What to produce >> Copy the concert review between "When both bands" and "bushy facial hair.", inclusive, substituting "clan" for every "family".

Text >>
========================================

If, as a child, the notion of mutilating the neighborhood cat made you a little squeamish, Wednesday night's concert at the Fillmore Miami Beach probably wasn't for you. One half of the all-time big four of thrash metal were in town — Slayer and Anthrax — and an army of their fans, clad in black, were ready and eager to bang some heads.
When both bands got their start in the early '80's — Anthrax in New York and Slayer in California — people were terrified of thrash metal, with its satanic imagery and machine gun tempos. But as the bands and their fans aged over the decades, those willing to put aside preconceived notions would learn that the metal community are among the most welcoming and friendliest in all of music. Last night in Miami Beach, there was almost a family vibe to the night — albeit a family that's 4-20 friendly and not intimidated by tattoos, long hair, and insanely bushy facial hair.
Anthrax, the more accessible of the two bands, played first. The band's music is more theatrical, led by the crowd pleasing singer, Joey Belladonna, who acrobatically jumped back and forth across the stage, shaking hands with fans in the front and hyping the crowd in the back to scream louder as a giant banner featuring robed skeletons holding pentagram scepters loomed behind him. The quintet's set was heavy on material from the group's new album, For All Kings. Scott Ian, the guitarist who 25 years ago trademarked the bald head with floor-length goatee look admitted to the crowd, "It's nice to be in this beautiful place that is way too nice for this kind of show."
Slayer's headlining set, which started at 10 p.m., was in stern contrast to Anthrax. As the band prepared to take the stage, projections of upside down crosses, pentagrams, and the Slayer logo beamed onto a white curtain. Music impossibly fast and loud boomed as the curtain dropped to reveal singer Tom Araya, guitarists Kerry King and Gary Holt, and drummer Paul Bostoph. For ninety minutes, the length of a violent slasher movie, they did not rest. Over the course of twenty songs of death, hell, and nihilism they had the masses in the pit moshing to a bloody pulp.

========================================

Data for analysis >>
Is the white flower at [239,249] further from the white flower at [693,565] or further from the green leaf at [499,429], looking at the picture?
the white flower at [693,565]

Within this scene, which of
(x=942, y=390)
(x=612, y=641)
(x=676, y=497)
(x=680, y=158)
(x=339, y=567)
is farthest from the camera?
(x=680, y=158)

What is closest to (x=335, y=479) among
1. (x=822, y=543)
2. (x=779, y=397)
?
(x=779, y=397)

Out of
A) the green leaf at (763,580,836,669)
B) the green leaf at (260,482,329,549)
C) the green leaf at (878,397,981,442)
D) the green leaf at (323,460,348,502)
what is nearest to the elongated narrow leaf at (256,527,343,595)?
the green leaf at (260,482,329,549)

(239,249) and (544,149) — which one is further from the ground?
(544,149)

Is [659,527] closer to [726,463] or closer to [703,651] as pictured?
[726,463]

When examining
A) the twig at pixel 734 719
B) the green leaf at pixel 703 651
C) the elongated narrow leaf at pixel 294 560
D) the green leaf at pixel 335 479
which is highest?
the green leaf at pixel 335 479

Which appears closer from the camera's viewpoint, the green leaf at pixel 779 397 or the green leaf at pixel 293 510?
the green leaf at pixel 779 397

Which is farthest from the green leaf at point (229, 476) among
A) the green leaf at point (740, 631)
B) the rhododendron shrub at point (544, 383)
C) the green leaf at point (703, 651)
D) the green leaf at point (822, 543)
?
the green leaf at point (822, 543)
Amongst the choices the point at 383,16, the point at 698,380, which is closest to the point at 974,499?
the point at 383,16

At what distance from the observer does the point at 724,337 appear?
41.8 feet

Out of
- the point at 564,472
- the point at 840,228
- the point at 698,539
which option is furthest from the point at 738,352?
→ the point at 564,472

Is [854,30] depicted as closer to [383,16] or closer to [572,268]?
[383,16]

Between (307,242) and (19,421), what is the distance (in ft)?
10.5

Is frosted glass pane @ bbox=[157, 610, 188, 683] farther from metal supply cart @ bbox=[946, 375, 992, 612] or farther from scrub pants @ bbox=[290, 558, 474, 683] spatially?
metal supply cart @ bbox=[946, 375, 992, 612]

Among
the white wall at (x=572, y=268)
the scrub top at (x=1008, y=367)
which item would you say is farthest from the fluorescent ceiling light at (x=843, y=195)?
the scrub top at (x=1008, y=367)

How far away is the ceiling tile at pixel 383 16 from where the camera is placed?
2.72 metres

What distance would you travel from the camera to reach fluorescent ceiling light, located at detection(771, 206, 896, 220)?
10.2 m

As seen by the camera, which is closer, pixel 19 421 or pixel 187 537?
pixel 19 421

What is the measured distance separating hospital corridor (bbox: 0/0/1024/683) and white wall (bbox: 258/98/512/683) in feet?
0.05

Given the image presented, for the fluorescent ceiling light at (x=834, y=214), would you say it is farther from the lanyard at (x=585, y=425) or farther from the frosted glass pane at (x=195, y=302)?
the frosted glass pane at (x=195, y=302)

========================================

Result for this exercise >>
When both bands got their start in the early '80's — Anthrax in New York and Slayer in California — people were terrified of thrash metal, with its satanic imagery and machine gun tempos. But as the bands and their fans aged over the decades, those willing to put aside preconceived notions would learn that the metal community are among the most welcoming and friendliest in all of music. Last night in Miami Beach, there was almost a clan vibe to the night — albeit a clan that's 4-20 friendly and not intimidated by tattoos, long hair, and insanely bushy facial hair.